==== Input records

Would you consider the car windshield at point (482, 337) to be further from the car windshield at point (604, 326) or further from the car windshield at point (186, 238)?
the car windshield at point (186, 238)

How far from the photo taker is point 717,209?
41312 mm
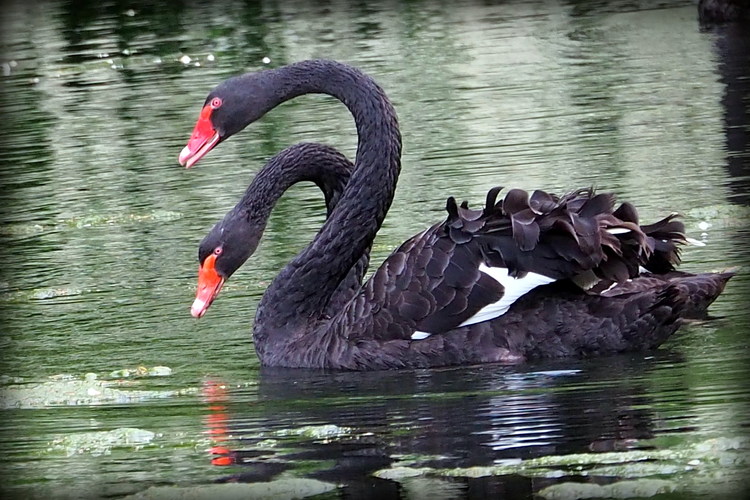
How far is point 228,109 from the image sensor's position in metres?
6.06

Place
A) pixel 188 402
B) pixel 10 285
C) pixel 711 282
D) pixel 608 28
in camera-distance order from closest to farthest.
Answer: pixel 188 402 → pixel 711 282 → pixel 10 285 → pixel 608 28

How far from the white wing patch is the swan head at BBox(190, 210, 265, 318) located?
1.08 metres

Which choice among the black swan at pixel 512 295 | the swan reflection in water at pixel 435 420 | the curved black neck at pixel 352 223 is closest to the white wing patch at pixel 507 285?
the black swan at pixel 512 295

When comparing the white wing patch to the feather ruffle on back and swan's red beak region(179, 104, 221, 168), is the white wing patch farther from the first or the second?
swan's red beak region(179, 104, 221, 168)

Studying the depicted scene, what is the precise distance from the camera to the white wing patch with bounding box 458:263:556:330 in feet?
17.2

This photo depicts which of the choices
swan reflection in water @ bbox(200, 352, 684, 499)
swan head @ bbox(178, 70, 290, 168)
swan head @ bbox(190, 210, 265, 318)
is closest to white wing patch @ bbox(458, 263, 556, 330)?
swan reflection in water @ bbox(200, 352, 684, 499)

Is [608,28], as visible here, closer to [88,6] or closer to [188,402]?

========

Copy out every one of the records above word for word, leaving out the pictures.

:: Problem solution ::
Would you consider the car windshield at point (482, 337) to be further from the car windshield at point (604, 326) or further from the car windshield at point (186, 238)?
the car windshield at point (186, 238)

How far from the photo taker is point 717,209?
41312 mm
How far is point 228,109 from the image sensor's position in metres?
6.06

Place
A) pixel 188 402
B) pixel 10 285
C) pixel 711 282
D) pixel 608 28
in camera-distance order from closest to farthest.
Answer: pixel 188 402 → pixel 711 282 → pixel 10 285 → pixel 608 28

How far from the white wing patch is the swan head at BBox(190, 210, 265, 318) located?
1.08 metres

Which choice among the black swan at pixel 512 295 | the swan reflection in water at pixel 435 420 | the curved black neck at pixel 352 223 is closest to the white wing patch at pixel 507 285?
the black swan at pixel 512 295

When comparing the white wing patch to the feather ruffle on back and swan's red beak region(179, 104, 221, 168), is the white wing patch farther from the first or the second?
swan's red beak region(179, 104, 221, 168)

Studying the depicted scene, what is the precise distance from the camera to the white wing patch with bounding box 458:263:556:330 in feet?
17.2

This photo depicts which of the choices
swan reflection in water @ bbox(200, 352, 684, 499)
swan head @ bbox(178, 70, 290, 168)
swan head @ bbox(190, 210, 265, 318)
is closest to white wing patch @ bbox(458, 263, 556, 330)?
swan reflection in water @ bbox(200, 352, 684, 499)

Is [608,28], as visible here, closer to [88,6] or closer to [188,402]?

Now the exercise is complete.